The Wall of Winnipeg and Me Page 152
Good things in life were precious, and I’d been too much of a coward to do anything about the gift I’d been given, and it seemed like I was reminded of it every day.
From the moment he’d landed in Durango, Aiden had begun texting me. First with:
Made it.
Then he’d attached a picture of Leo sitting on the floor of the rental car he had for the next two months. Then a picture of him running through the snow at the house in Colorado.
A week passed in the blink of an eye. He sent me at least four text messages a day. Two of which were always of Leo, and the other two were usually something random.
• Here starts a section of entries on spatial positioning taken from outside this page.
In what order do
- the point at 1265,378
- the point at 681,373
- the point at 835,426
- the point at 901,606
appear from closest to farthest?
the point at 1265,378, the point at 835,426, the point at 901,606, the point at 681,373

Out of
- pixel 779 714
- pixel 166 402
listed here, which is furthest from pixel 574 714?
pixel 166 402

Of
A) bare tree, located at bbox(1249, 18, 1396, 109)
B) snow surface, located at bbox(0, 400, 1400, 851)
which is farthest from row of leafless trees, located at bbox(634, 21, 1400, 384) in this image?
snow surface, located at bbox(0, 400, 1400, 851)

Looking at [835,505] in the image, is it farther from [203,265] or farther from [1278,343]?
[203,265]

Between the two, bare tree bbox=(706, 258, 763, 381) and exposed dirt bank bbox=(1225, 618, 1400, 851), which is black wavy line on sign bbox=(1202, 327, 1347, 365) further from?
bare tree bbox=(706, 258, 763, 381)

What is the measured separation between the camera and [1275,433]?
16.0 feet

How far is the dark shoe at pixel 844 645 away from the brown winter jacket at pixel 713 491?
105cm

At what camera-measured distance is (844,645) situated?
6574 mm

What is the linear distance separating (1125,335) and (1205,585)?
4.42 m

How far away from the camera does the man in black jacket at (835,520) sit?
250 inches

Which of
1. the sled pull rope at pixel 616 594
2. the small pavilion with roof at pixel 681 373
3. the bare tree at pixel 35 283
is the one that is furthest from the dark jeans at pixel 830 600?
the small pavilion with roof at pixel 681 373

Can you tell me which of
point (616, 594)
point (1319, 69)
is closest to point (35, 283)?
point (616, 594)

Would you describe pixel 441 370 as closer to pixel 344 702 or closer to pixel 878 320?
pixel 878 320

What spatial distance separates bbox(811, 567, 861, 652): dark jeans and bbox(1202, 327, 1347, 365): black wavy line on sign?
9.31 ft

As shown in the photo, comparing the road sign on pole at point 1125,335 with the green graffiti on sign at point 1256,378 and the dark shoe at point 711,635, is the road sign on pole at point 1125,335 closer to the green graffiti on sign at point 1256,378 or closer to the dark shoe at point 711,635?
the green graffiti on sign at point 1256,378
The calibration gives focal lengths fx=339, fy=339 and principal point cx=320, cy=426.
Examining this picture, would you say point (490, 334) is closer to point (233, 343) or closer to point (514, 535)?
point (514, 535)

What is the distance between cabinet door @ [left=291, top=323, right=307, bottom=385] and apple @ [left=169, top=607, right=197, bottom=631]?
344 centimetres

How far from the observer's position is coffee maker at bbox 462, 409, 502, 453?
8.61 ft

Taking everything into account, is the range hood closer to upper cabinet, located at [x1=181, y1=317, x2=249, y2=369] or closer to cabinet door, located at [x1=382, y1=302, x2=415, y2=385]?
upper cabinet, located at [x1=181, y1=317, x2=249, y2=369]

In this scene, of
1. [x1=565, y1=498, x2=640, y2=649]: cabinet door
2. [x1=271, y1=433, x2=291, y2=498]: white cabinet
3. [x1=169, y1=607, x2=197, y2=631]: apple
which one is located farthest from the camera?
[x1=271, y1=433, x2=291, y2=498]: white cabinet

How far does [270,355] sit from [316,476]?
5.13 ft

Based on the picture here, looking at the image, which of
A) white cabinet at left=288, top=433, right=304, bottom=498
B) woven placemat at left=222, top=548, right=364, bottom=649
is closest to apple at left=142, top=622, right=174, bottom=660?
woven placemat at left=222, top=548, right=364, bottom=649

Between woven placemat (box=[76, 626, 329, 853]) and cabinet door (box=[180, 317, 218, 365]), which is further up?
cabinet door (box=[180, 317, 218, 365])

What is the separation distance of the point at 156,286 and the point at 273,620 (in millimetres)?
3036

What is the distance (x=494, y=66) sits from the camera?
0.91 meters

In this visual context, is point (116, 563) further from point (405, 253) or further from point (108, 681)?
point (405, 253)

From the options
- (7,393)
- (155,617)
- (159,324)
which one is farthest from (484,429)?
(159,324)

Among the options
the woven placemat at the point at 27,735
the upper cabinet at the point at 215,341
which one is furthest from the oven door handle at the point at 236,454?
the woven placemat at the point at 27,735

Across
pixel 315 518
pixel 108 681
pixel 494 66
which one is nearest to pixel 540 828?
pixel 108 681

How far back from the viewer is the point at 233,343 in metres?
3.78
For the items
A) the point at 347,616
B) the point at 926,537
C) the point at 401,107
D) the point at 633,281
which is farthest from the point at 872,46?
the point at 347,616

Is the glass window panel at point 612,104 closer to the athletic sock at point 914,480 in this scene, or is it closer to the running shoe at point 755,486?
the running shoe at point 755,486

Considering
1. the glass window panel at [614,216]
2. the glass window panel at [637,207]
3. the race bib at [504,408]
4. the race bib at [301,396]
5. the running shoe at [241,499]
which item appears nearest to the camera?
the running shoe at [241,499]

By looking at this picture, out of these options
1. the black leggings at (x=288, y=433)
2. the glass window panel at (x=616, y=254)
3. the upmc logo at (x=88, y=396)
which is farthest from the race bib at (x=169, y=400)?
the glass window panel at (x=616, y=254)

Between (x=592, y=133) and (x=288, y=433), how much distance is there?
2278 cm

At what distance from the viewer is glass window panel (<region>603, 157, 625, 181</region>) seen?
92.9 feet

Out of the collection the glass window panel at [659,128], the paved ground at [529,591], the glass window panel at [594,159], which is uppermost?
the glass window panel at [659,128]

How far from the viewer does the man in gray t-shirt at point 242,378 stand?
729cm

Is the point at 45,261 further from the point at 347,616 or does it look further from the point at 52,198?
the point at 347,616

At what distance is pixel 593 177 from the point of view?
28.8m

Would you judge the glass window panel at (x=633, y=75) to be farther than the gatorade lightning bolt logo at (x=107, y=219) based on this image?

Took your entire Dragonballs collection in case you’re wondering where it is, he’d let me know. I hadn’t even noticed the DVDs were missing.
Leo ate the toe of my runner while I was showering.
How’s your knee?
He sent me bits and pieces every day that tugged at me, only making me miss him more through the haze of sorrow surrounding my thoughts and heart.
After a couple of days of missing just about everyone I loved, I accidentally found the toy I’d bought from Rodrigo’s kids months ago. The small plastic clown had been hidden beneath a stack of papers I’d put in my nightstand. I’d bought it with the intention of putting it in Aiden’s shower as a joke, but I’d forgotten all about it.
It made me cry, these deep, belly tears that had me on the floor with my back to the bed. I cried for Diana who had looked beyond devastated at her boyfriend’s betrayal. I cried for my mom who I couldn’t find it in me to call back. And I cried because I loved someone who might not love me back no matter how badly I might want him to.
At the end of it, I got up to my feet, set that clown on the corner of my desk, and resolved myself to keep going. Because doing otherwise was not an option.
I dug into work with a vengeance; I got back to training even though my motivation had hitched a ride to a different continent. I’d retreated into myself more with this hole left in my heart, focusing on these things to distract me as I waited for the people I loved the most to come back to me.
Unfortunately in the process, I hadn’t been a good friend to Zac. I knew he’d been worried about me; it would have been the same if our shoes had been on opposite feet. I realized he still was worried about me.
Zoning out in the kitchen didn’t help anything, and I really had to dig in to manage to smile for him. “I’m not hungry yet, but thanks, Zac.”
He nodded a little reluctantly but didn’t press the issue as he faced the stove again. “What’d you do today? Eight miles?”
Planting my elbows on the table, I eyeballed his cast. “Yeah, and I did three at marathon pace,” I bragged. He’d run with me enough and cussed alongside me when we’d started adding marathon pacing to our runs. Zac knew it was hell.
As selfish as it made me, my disappointment had reached a level I didn’t know what to do with; the reality harsh and bitter. After everything that Zac and I had been through together, all the times we’d taken turns throwing up after we’d started hitting the seventeen-mile-long, slow, distance runs, the times one of us had had to help partially carry the other once we’d run out of steam thanks to training five days a week, all the aches and pains we’d shared… I was going to have to go on this journey on my own, without my closest companion.
The guy who had lost his favorite thing in the world and had let me force him into training for a marathon.
If that wasn’t friendship, I don’t know what was. It just made me feel more terrible about disappearing on him, even if it had just been because I didn’t want to drag him into the pit I’d fallen into, when now he had something else to contend with on his road to recovery and the rest of his career.
From the choppy sigh that came out of him, I already knew what he was going to say before it actually came out of his mouth.
“I’m so sorry, Vanny.”
And just like the other time he’d apologized for slipping off an icy curb by accident, I said the same thing. “It’s okay. I promise.” Was I slightly brokenhearted? More than slightly. Would I ever tell him that? No.
“It was stupid.”
The urge to rub right between my breasts was overwhelming. “It was an accident. I’m not upset with you.” My voice cracked and I had to swallow. “It’s just been everything. I’m fine, I promise.”
The expression on his face when he turned around said what his mouth didn’t: You’re not okay.
Was anyone ever totally okay though?
I found myself lowering my head to rub the back of my still sweaty neck. “You know you don’t have to stay here with me if you’d rather go back home, right?”
The original plan had been for him to go home right after the marathon, spend some time with his family, and then begin working out with his old college coach. Now? Well, I wasn’t positive, but I did know he was supposed to be moving out and he hadn’t yet.
Zac slanted me a look.
“What?”
“I’m not leavin’ until you do your damn marathon, all right?” he insisted.
“But you don’t have to, okay? I promise you have nothing to feel sorry for. If you change your mind and you want to go—”
“I’m not.”
Since when did we have three stubborn asses living at the house?
“But if you do—”
“I’m not. PawPaw can wait a week. He’ll probably outlive me,” Zac argued.